TDS Protocol error

https://issues.igniterealtime.org/browse/OF-1202

I’ve checked in a fix for OF-1202, but in any case, a query that takes longer than 5 minutes is very undesirable.

From the stack trace that was posted in the first message of this thread, I think we can conclude that this is the query that is giving you problems:

SELECT roomID, creationDate, modificationDate, name, naturalName, description,
       lockedDate, emptyDate, canChangeSubject, maxUsers, publicRoom, moderated, membersOnly,
       canInvite, roomPassword, canDiscoverJID, logEnabled, subject, rolesToBroadcast,
       useReservedNick, canChangeNick, canRegister, allowpm
FROM ofMucRoom WHERE serviceID=? AND (emptyDate IS NULL or emptyDate > ?

You mentioned that you had several thousands of MUC rooms. This query tries to load them all.

Please try to run this query on your database directly, and use the debugging tools provided by your database vendor to see why it is taking so long. Perhaps we should add an index, or perhaps you simply need stronger hardware?

Yes above mentioned query is giving timeout. Round Trip time from openfire server to MSSQL DB is approx 19 milliseconds. Is this causing issue?

Running the above query directly on SQL is showing the results instantaneously on the same millisecond. Also DB trace on openfire query returns instantaneously, but DB shows wait on ASYNC_NETWORK_IO.

I have no experience with MSSQL. I don’t know if the ASYNC_NETWORK_IO state is an indication of a problem. A quick Google query gives me some results that describe network-related issues. Is the network connection between Openfire and you database of good stability and throughput?

Is there a way i get detailed log on application side to get more clue? Network is stable except the round trip delay of 19ms.

this sounds like an interesting issue. I wish I had a way to recreate your issue to play around with it. I wouldn’t think 2000 rows would be a problem. if you run wireshark, do you see any network issues? I wish I had a way to test this on my end to see if I could reproduce your issue.

red color indicates the SQL Server and green color indicates the openfire server

Sql batch looks like

But in case of working trace I have seen something like below (doesnt have any Sql batch at all)

im not a sql person or a java person at all.
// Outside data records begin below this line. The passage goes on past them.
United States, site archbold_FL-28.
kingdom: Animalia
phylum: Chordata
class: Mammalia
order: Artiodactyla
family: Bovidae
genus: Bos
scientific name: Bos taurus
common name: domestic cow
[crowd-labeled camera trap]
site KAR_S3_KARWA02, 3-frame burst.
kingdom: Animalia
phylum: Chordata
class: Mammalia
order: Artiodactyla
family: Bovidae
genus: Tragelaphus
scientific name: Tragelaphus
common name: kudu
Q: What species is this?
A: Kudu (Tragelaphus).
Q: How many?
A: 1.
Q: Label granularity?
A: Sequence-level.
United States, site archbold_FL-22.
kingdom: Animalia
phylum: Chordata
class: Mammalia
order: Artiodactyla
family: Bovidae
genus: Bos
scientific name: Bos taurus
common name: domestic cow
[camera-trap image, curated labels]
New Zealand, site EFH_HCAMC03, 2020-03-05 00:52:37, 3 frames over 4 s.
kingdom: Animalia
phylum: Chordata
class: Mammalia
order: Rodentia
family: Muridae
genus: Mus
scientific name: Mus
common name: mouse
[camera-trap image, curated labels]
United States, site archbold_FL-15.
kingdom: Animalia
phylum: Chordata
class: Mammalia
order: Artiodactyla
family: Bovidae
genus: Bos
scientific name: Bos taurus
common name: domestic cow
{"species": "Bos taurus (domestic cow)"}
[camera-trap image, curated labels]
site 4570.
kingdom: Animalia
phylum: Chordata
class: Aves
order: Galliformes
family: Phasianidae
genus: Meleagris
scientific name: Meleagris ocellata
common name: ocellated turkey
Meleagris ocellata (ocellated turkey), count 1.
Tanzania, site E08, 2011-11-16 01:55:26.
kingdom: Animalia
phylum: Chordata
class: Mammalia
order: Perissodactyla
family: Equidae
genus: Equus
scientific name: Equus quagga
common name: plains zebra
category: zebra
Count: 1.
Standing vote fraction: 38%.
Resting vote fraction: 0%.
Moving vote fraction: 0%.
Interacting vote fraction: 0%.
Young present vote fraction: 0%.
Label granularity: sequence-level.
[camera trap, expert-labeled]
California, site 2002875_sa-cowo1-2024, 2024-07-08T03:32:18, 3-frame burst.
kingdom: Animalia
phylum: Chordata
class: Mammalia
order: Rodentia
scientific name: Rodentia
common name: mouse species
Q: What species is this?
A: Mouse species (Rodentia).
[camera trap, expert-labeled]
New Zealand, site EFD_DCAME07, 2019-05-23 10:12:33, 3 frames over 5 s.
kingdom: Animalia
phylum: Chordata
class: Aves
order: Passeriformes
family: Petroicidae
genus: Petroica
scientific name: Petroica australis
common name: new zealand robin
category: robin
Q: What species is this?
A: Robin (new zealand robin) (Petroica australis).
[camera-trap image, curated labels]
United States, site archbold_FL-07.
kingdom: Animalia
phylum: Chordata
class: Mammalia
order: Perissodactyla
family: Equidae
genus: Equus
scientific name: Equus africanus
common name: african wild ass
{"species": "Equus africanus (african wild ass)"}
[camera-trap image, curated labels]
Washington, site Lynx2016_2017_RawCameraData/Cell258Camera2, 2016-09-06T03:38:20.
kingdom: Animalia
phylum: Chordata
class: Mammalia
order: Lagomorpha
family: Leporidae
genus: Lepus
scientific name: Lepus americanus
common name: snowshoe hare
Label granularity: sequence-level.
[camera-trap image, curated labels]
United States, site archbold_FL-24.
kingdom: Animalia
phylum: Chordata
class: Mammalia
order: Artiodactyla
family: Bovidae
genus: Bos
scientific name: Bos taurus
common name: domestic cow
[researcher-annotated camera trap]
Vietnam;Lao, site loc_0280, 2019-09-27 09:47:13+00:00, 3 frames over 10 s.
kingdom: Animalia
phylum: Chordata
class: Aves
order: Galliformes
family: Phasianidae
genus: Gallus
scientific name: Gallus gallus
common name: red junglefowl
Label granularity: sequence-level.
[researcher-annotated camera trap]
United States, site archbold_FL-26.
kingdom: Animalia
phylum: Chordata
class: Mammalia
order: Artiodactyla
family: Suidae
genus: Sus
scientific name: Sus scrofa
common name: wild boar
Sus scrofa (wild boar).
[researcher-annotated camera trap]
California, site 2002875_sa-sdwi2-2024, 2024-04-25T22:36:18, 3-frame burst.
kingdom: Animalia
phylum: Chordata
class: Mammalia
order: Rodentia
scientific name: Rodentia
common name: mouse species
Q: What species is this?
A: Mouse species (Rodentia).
I did do some googling, it looks like perhaps setFetchSize isn’t being used here, and defaults to 10? what does wireshark look like right before connection times out?

Here is the observation:

  1. we have chat rooms growing everyday at the rate of 50.
  2. every time when chat room is loading,openfire performs the following
  • Fetch all rooms in the ResultSet
  • for each Row -
    • it creates new instance of LocalMUCRoom
    • Load serviceID for the given subdomain from DB (why everytime?)
    • Load properties from ofMucServiceProp table (why everytime?)
    • Do the above 2 for each of the 12 room properties every time (why everytime for each of the properties?)
  • if 19 ms for each of the query RTT then if I have 3000 chat rooms in the table, rough time estimate to complete loading the room is 3000 x 19 x 12 x 2 = ~23 minutes
  1. 23 minutes to load 3000 MUC rooms are high I believe. Can we do something to reduce this time? Also does it make sense to cache serviceID and properties first time instead of loading from DB everytime?

Speedy, Default fetch size is 128. I have tried change it various values including the larger value to hold the entire muc rooms from DB. it doesn’t help out.